* _What you will do_
#1 Answer these questions using the projector comparison:
(a) What kind of light source does the Hisense PX3-PRO use?
(b) What is the approximate weight of the XGIMI Aura 2?
(c) At the Hisense's typical sale price, how large does the price gap between the two projectors become?
#2 Extend the projector comparison, starting right after its last sentence.

* _Passage shown_
****************************************
Introduction
Ultra-short-throw (UST) projectors have crossed a threshold. Five years ago, the idea of placing a device half a foot from your wall and projecting a 120-inch 4K image felt like a CES concept. Today, two genuinely mature products — the Hisense PX3-PRO and the XGIMI Aura 2 — make that choice feel real, and the price tags reflect it: $2,500–$3,500 is serious money for a display device.
The Hisense PX3-PRO launched at $3,499 MSRP with a triple-laser TriChroma light source, 3,000 ANSI lumens, and a “Designed for Xbox” badge. The XGIMI Aura 2 arrived at $2,699 with a hybrid Dual Light 2.0 system, 2,300 ISO lumens, and a Harman Kardon sound system built in.
On paper, the Hisense is brighter and covers more color space. The XGIMI has lower input lag and a lighter body. But paper is where the easy part ends. The real question for a BuyCospa reader is: which one delivers more value per dollar and per viewing hour over the life of the product?
That’s the lens we’ll use here.

The Verdict First
-
Choose the XGIMI Aura 2 ($2,699) if you want the best cost-per-use and a projector that works out of the box without calibration. It’s more accurate color-wise straight from the factory (ΔE < 1 per XGIMI’s lab), lighter to mount, and has meaningfully lower input lag at 60Hz (~20ms vs higher on the Hisense). Source: RTINGS.com comparison.
-
Choose the Hisense PX3-PRO if you watch in bright rooms, want the widest possible color gamut (110% BT.2020 vs 99% DCI-P3), need 4K at 120Hz gaming, or catch it at its frequent $2,499 sale price — at which point the value equation flips. Source: Hisense official store (June 2026 sale).
-
Skip both if your room has perfect darkening and a 65–77-inch TV would serve you — you can get a premium OLED at this price range and skip the projector entirely.

Key Comparison Points
Price vs Real Cost Per Use
These two projectors occupy a narrow price band, but the gap matters when you run the math.
| Cost Factor | Hisense PX3-PRO | XGIMI Aura 2 |
|---|---|---|
| MSRP (USD) | $3,499 | $2,699 |
| Street Price (June 2026) | $2,499–$3,499 | $2,299–$2,699 |
| Brightness (measured) | 3,000 ANSI lumens | 2,300 ISO lumens |
| Color Gamut | 110% BT.2020 | 99% DCI-P3 |
| Lamp Life (hours) | 20,000 hrs | 20,000 hrs |
| Contrast Ratio (native) | 3,000:1 | — |
| Dynamic Contrast | — | 1,000,000:1 |
| Input Lag (60Hz) | ~30–40ms (higher at 120Hz) | ~20ms |
| 4K at 120Hz | Yes (PS5/Xbox up to 4K/120Hz) | No (max 4K/60Hz) |
| Smart Platform | Google TV | Google TV |
| Netflix Built-in | Yes | Yes |
| Dolby Vision | Yes | Yes |
| Dolby Atmos Pass-through | Yes (eARC) | Yes (eARC) |
| Integrated Speakers | No | Yes (Harman Kardon) |
| Weight | ~19.8 lbs | ~13 lbs |
The $800 question: The Hisense costs $800 more at MSRP. At its typical sale price of $2,499, the gap shrinks to $200. That’s a fundamentally different buying decision.
****************************************
Saved data entries
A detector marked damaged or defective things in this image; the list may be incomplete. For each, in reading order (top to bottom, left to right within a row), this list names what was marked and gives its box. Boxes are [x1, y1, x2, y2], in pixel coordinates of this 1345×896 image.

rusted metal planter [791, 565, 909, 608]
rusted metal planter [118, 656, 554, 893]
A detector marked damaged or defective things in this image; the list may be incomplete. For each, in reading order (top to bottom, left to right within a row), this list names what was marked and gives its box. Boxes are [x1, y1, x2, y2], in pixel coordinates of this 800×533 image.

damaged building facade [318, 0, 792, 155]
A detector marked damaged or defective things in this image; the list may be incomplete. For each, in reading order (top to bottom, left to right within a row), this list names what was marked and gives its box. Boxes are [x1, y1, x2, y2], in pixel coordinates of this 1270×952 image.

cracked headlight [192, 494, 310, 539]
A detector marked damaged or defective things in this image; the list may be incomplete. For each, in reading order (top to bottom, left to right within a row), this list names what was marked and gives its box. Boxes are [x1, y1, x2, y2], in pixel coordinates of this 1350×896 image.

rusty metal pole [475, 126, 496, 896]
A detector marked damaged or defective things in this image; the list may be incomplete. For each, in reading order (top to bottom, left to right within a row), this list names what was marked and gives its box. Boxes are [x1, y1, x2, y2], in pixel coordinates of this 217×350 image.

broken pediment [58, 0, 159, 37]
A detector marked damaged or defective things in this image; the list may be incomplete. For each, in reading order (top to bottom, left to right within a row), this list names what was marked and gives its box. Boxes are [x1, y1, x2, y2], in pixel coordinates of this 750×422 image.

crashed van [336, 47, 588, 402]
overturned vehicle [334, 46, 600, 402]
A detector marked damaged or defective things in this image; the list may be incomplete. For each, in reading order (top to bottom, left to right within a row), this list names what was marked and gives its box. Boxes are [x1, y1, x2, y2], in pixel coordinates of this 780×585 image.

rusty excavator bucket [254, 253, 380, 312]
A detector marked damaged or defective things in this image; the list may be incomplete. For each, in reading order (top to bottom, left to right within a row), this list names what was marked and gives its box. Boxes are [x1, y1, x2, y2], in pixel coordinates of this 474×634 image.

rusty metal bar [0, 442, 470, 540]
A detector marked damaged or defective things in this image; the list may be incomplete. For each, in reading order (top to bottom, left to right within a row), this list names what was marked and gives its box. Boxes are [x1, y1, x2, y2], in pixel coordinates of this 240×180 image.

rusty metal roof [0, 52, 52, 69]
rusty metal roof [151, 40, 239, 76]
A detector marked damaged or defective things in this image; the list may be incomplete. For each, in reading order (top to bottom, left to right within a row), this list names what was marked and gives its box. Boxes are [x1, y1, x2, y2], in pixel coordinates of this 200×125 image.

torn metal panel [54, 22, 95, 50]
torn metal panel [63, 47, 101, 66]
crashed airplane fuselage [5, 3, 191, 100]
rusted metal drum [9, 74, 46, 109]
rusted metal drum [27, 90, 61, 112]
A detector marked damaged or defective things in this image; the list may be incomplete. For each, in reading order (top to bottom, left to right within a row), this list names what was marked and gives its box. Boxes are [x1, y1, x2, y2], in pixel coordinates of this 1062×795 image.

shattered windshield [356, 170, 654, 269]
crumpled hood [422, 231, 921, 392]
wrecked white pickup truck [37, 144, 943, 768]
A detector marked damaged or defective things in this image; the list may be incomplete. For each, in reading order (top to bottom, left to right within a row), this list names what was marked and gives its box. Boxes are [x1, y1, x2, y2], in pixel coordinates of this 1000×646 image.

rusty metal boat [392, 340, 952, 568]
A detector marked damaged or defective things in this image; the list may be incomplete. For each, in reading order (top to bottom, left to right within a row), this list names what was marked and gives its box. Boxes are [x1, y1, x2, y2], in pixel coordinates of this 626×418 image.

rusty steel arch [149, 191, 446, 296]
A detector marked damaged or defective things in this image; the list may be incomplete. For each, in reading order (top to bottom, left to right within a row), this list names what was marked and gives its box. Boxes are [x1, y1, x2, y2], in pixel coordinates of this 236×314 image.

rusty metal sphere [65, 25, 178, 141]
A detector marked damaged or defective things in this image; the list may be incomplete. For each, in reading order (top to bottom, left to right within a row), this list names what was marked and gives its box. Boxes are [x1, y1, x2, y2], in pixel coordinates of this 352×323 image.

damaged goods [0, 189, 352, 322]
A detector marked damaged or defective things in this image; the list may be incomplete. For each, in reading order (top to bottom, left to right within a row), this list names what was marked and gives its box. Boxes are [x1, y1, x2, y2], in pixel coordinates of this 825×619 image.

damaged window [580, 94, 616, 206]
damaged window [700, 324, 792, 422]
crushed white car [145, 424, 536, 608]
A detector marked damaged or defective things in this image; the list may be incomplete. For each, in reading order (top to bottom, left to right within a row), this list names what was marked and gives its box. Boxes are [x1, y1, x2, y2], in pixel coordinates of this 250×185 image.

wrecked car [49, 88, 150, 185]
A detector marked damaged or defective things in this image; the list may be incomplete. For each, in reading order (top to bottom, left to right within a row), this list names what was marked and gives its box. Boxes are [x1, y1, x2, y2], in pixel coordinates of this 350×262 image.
****************************************
* _Task results_
#1
(a) A triple-laser TriChroma light source.
(b) About 13 lbs.
(c) $200.

#2
At $2,499 sale price, the Hisense PX3-PRO is the clear pick — you get 30% more lumens, wider color gamut, 4K/120Hz gaming, and Dolby Atmos pass-through for $200 less than the XGIMI’s regular price.
At $3,499 full price, the value calculus shifts. You could buy the XGIMI, pocket $800, and still have money left over for an ALR screen or a soundbar. The XGIMI’s ~20ms input lag at 60Hz is also meaningfully better for gaming if you’re not running at 120Hz.
Amortized over 5 years (at sale price, 3 hours/day, 1,095 viewing hours/year):
| Hisense PX3-PRO | XGIMI Aura 2 | |
|---|---|---|
| Cost per viewing year | $456/yr (at $2,499) | $492/yr |
| Cost per 1,000 hours | $456 | $492 |
| Cost per 5 years | $2,280 | $2,460 |
| Delta | — | XGIMI costs $180 more |
The Hisense wins on raw cost-per-use when purchased at its typical discount. The XGIMI wins at full MSRP pricing.
Key risk: Hisense discounts are frequent but not permanent. If you buy at $3,499 and don’t catch a sale, the XGIMI is the better value. Check Hisense official deals before committing.

Build Quality and Durability
Both projectors are built to last the typical 7–10 year lifecycle of a home theater investment, but they take different approaches.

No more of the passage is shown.